At the same time, China has been seeking to turn economic advantage into strategic advantage, using banks and trade as tools to further government foreign policy goals. ICBC’s withdrawal of finance for an Iran-Pakistan gas pipeline in 2012 was a shot across the bows but policy watchers in Beijing see a manipulation of banks by top government officials for policy goals abroad.

Local media has reported how over US$30mn has been lost by banks financing trade and investments by Chinese companies in North Korea. “We’re dealing with a real moral hazard problem here: local companies poured into the border countries when there’s an implicit guarantee their losses will be covered or written off by their state-owned banks,” explains James Reilly, a researcher at the Australia-based Lowy Institute focusing on Chinese trade with neighbouring states.

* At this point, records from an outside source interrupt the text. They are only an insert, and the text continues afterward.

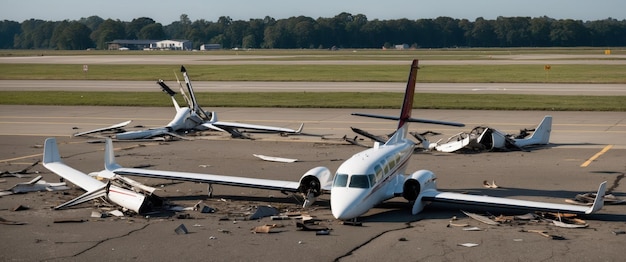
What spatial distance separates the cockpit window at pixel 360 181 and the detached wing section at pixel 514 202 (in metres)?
1.87

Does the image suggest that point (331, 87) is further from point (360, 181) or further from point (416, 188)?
point (360, 181)

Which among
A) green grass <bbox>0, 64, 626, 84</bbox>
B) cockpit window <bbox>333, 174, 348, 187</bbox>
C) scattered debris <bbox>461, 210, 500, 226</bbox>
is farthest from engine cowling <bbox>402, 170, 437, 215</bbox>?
green grass <bbox>0, 64, 626, 84</bbox>

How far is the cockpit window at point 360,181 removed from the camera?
22.8 metres

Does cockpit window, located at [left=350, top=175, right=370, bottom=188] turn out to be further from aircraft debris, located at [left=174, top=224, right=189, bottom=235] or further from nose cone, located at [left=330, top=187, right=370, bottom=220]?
aircraft debris, located at [left=174, top=224, right=189, bottom=235]

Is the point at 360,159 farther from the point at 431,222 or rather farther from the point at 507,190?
the point at 507,190

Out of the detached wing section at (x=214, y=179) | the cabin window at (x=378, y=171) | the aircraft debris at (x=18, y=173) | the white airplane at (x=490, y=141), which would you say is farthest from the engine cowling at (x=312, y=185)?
the white airplane at (x=490, y=141)

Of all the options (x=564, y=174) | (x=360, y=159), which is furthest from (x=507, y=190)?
(x=360, y=159)

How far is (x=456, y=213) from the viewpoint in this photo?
23.9m

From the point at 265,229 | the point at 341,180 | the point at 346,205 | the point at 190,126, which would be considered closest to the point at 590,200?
the point at 341,180

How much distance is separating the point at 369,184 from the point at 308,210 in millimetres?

Likewise, says Reilly, China has been front-loading trade deals with strategic partners: it’s keenness to get Taiwan support means trading companies in the province of Fujian have been given carte blanche to get trade finance.
“It’s a strategic goal of national government.”

China’s top foreign currency lender, the CDB lends more in Asia than the ADB and World Bank put together. An Asia Infrastructure Bank is planned by the current government of Xi Jinping: his predecessors extended a US$15bn credit line to poorer Asean states to tide them over the financial crisis.

Looking to the future, China has set itself some very ambitious targets: increasing trade with Russia from a current US$90bn to US$200bn by 2020 (helped by a gas deal) while it’s seeking to double trade with another major gas supplier, Kazakhstan, to US$40bn by 2018. Meanwhile it has pledged to reduce its trade surplus with developing nations: the Ministry of Commerce recently pledged to try to “import as much as possible” from Morocco, which has protested the heavy trade deficit it’s run up with China, which supplies the country with consumer goods as well as machinery and ships.